Our mates at Hebtroco are going from strength-to-strength. I've known Ed, one of the founders - the beardy one, for a few years. He bought a Triumph Speed Triple off me a couple of a years ago and plans to race his rare Danish Nimbus at this year's DirtQuake. With his friend, Brant, they decided to try revive the dying trouser-making industry that used to dominate the Yorkshire town of Hebden Bridge.
They started with one style and material of moleskin trousers, and found a following through friends and people who admired what they were trying to do, namely, make a UK product in a UK factory. The Moleskins are heavyweight trousers, slimcut, and do have a feeling of being made to last. They're £110, which could be thought of as a lot for a pair of trousers, but isn't compared to 'designer' jeans made in sweatshop-style factories.

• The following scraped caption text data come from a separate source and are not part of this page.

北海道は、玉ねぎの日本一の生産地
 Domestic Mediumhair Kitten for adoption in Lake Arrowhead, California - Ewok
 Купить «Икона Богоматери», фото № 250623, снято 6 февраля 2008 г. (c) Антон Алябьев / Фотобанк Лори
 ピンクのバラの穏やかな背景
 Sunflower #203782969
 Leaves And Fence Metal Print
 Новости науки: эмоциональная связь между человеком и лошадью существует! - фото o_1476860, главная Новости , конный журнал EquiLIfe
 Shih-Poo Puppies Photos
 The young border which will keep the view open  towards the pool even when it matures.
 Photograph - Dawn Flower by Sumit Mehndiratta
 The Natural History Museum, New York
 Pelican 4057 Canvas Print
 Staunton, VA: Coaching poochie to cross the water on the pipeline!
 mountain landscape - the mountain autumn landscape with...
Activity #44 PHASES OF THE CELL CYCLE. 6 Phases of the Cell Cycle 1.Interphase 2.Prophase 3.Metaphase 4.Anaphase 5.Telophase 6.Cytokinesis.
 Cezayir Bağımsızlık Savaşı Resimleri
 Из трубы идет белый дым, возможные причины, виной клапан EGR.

Hebtroco introduced needlecord material for their trousers, then brought out shorts, handmade belts and now made in Britain boots. The boots are produced in one of the last remaining shoe factories in the UK and are, like the moleskin trousers, heavyweight and made to last. There are two styles of Hebtroco boot, Moto and Chukka. The Moto is made from Yorkshire oiled suede and has a shift patch on the left boot, to protect the upper from ten thousand gear lever nudges. The soles can be replaced, so they're likely to last for decades. At £250 they're the antidote to modern disposability. Even cheap, modern, mass-produced in the sweatshops canvas plimsolls cost £50-60 and last one summer if you wear them regularly. Hebtroco are making clothes to invest in.